When you are up to your knees in the muck, the muck-factor is not exactly overwhelming your life, but it’s still preventing you from enjoying parts of it. Though you may view your life as being pretty good, certain areas of it are challenging, and when you don’t watch it, they can really bring you down. They often get in your way and prevent you from moving forward in specific areas. You make one-step forward out of the muck and mire, then two steps backwards into it. It is not uncommon to find yourself getting stuck-in-a-particular-brand-of-muck, like thinking that you’re just not good enough and feeling angry.
The muck-factor is not always as disruptive as I’ve just described. Your life might be positive and uplifting for the most part. You don’t feel you have that much to complain about. But you can’t deny that it does rear its ugly head sometimes. Perhaps it turns up as a repetitive problem feeling (like insecurity) or as a difficult person you have to deal with (say a pressuring parent). So it’s more like you’re ankle deep in the muck, rather than really stuck-in-the-muck. When you’re not that entrenched in the muck-factor, you might be able to ignore, deny, rationalize, or even dismiss the negative ways that it affects your life. You’re able to do this because it’s not always around.
But the messy emotions, thoughts, and situations caused by the muck-factor’s onerous presence don’t need to be all-pervasive and up in your face to disrupt your life. The muck-factor does not have to be a huge problem to get in the way of happiness or peace. Let’s say, then, that you have occasional but repetitive feelings of anxiety or inadequacy. But you dismiss or ignore this particular brand of muck because the problem is isolated to one area of your life (like feeling insecure about your attractiveness). But this muck does get in the way of feeling good inside of you. You get down on yourself sometimes, and it prevents you from achieving what you want. Even if you’re only up to your ankles in the muck and mire, it will still negatively affect you....

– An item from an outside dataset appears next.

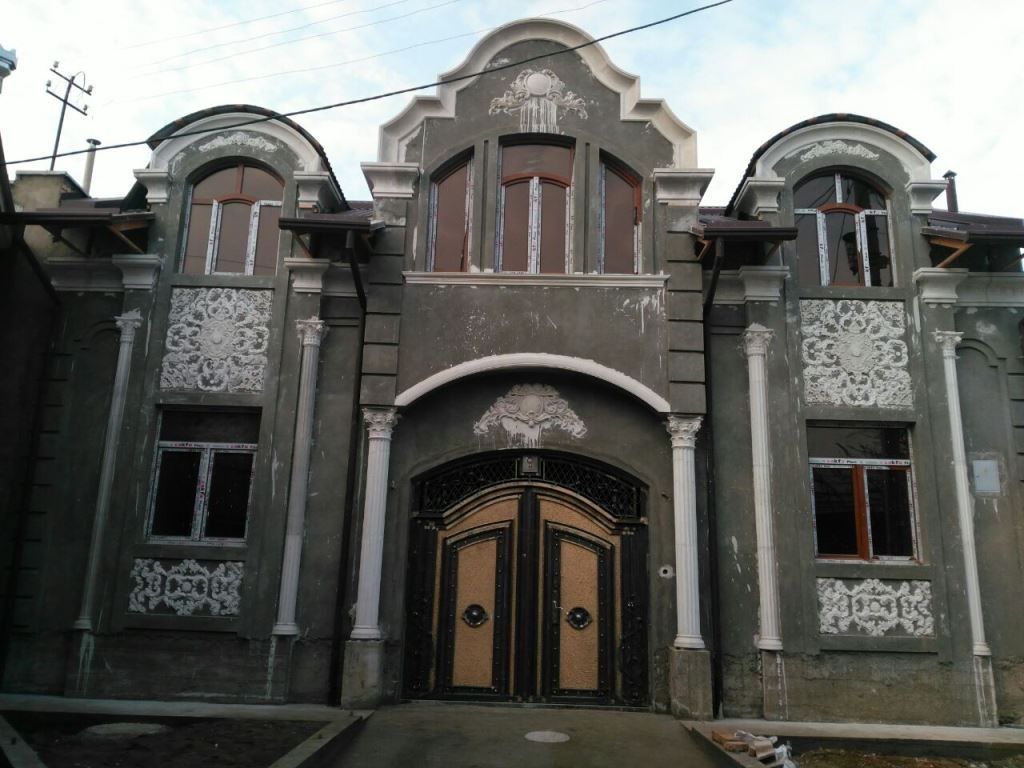Gips lepka fibrabeton zavod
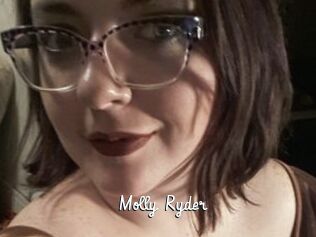 Molly_Ryder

Essentially, then, the muck-factor is anything that makes your life stink, and no, it doesn’t matter if the muck and mire you encounter is really foul or just a little bit stinky. It will still have a negative impact on you and get in the way of your feeling good or moving forward in your life. Whether it is as minor as feeling unsettled and dissatisfied or as severe as being unable to find a happy or calm place inside of you, you will need to look at the muck-factor at some point or another in your life. Certainly, you will always encounter it. You can’t get away from the reality that the muck-factor creates problems. This means that you will forever be faced with the daunting task of figuring out how to manage or cope with life’s muck and mire. So you need to know how to deal with it, and this is where the Way of the Sidestep comes in.